Although not part of the official diagnostic criteria, many people living with cluster headache describe a low-level persistent headache that can be a precursor to full-blown cluster headache attacks. We call these “shadows.” Read patient descriptions of this unique symptom.
“Shadow pain is what we call lower level pain that presents in the same location as your CH, but is of a different nature and comes without the other issues of a closed up nasal passage, runny nose, tearing eye … My husband describes a CH attack as feeling like a spike being driven into his skull. Shadow pain feels like a very painful bruise where the spike was. Shadow pain can be debilitating as well, reaching levels as high as seven or even a little higher for him, but it doesn’t feel the same way as the CH spike.” ~ Anonymous caregiver
“Shadows feel like migraine attacks without all the nausea, light, and sound sensitivity. The biggest difference is that shadows are located only in the same eye that is affected during a cluster headache attack. Many times, using oxygen or taking a triptan will abort it. Other times, I just have to live with it until it finally erupts into a full-blown attack.” ~ Tammy Rome
have you ever considered medical cannabinoids-specifically the CBD rich types, say 4:1 or 8:1 ratios, certainly helpful (good supporting literature), especially if your “attacks” come in the evening or early morning.

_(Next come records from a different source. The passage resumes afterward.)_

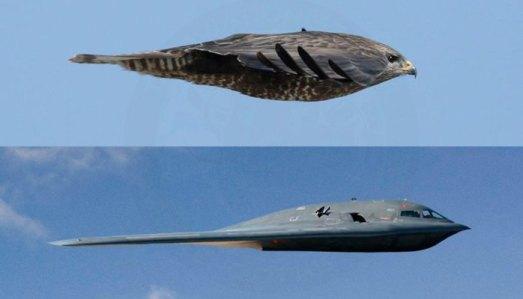 Biomimicry-Bird-Plane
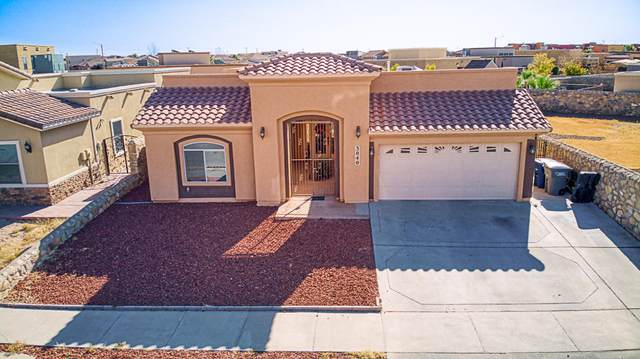 3040 Stormy Point Drive, El Paso, TX 79938 (MLS #837260) :: The Matt Rice Group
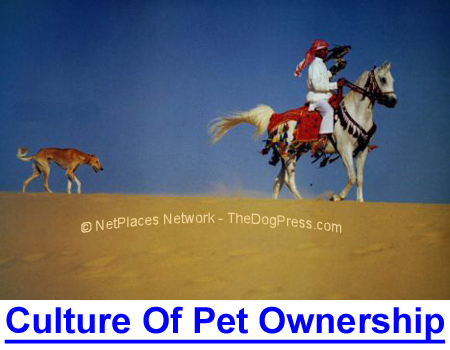 CULTURE OF PET OWNERSHIP THREATENED: All cultures worshipped or utilized dogs, even Muslim countries.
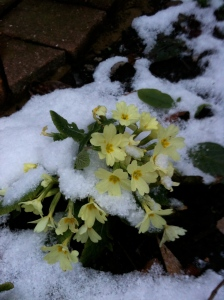 Primroses in the snow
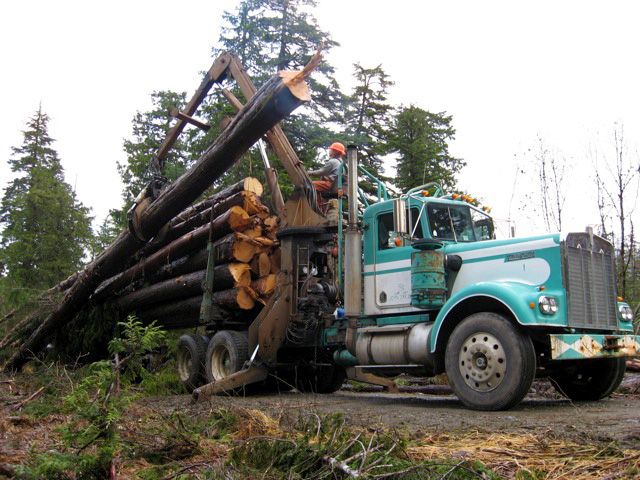 The Forest Service Bets On Second Growth Logging In Alaska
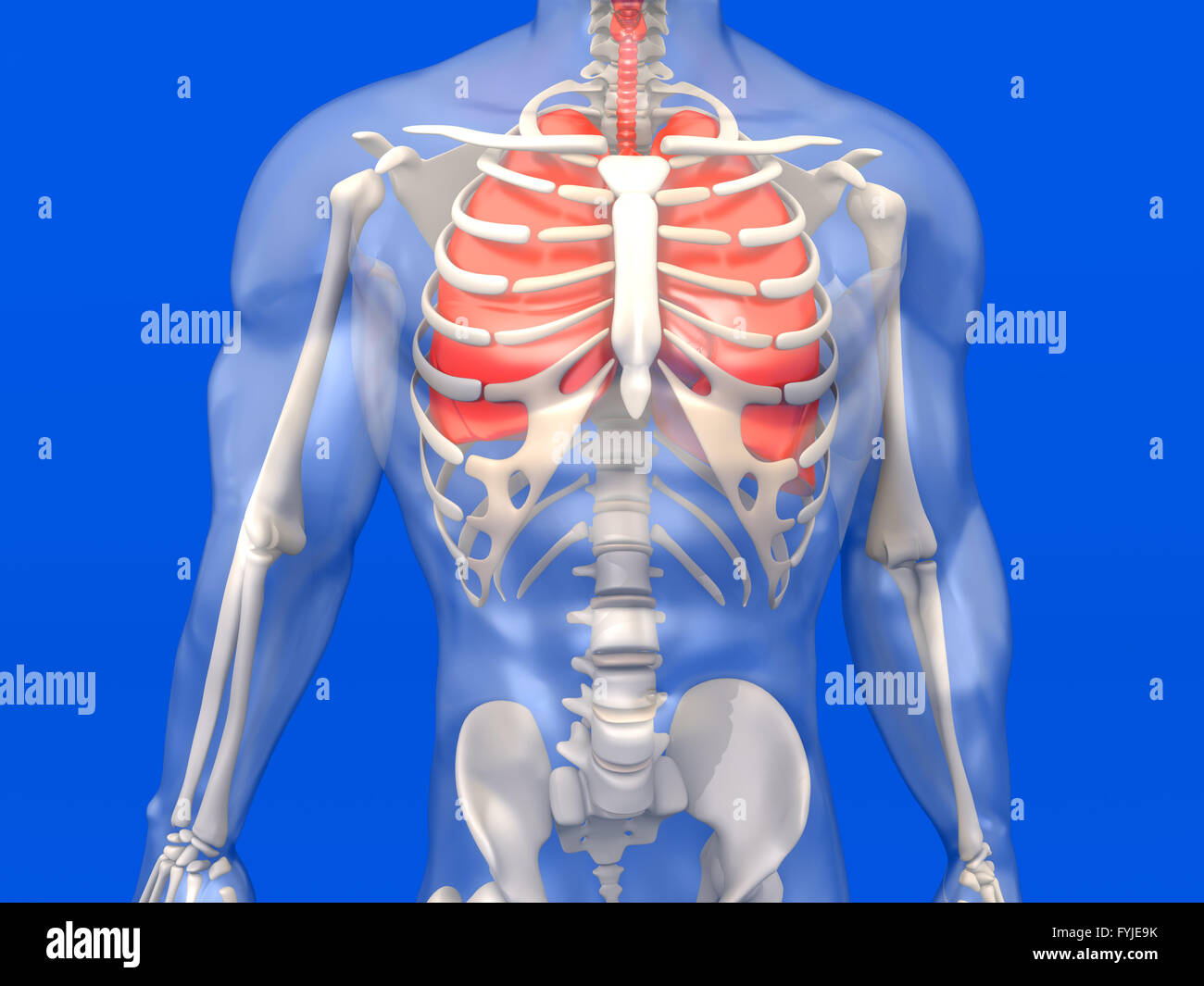 Human Anatomy Visualization The Lungs In A Semi Transparent Body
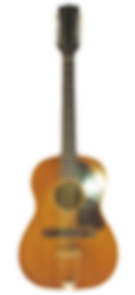 12 string.png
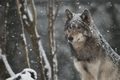 Wolf in snow - wolves photo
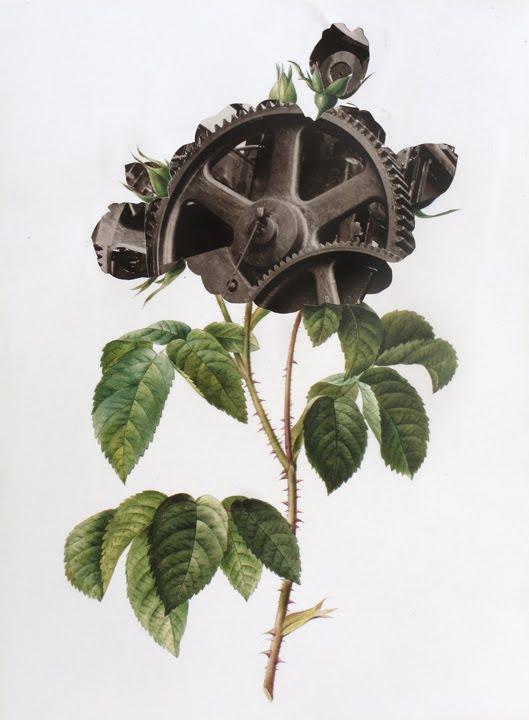 Mechanical Botanical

This can really knock down the prodrome and/or the more sudden attack
Several members have had mixed results with cannabinoids. The research is limited and not conclusive. Hopefully over time, we will get a clearer picture of the role cannabis, and specifically CBD, may play in treating cluster headache. You can find more information in our comprehensive list of journal articles and FAQs.
I have had CHs for the past 4 years.
I have discovered the use of pure Oxygen is the ONLY relief I get.
For me this “shadow” feels like a nerve is being twisted, it doesn’t hurt as much but is bothersome and adds to a exaughsting time for me.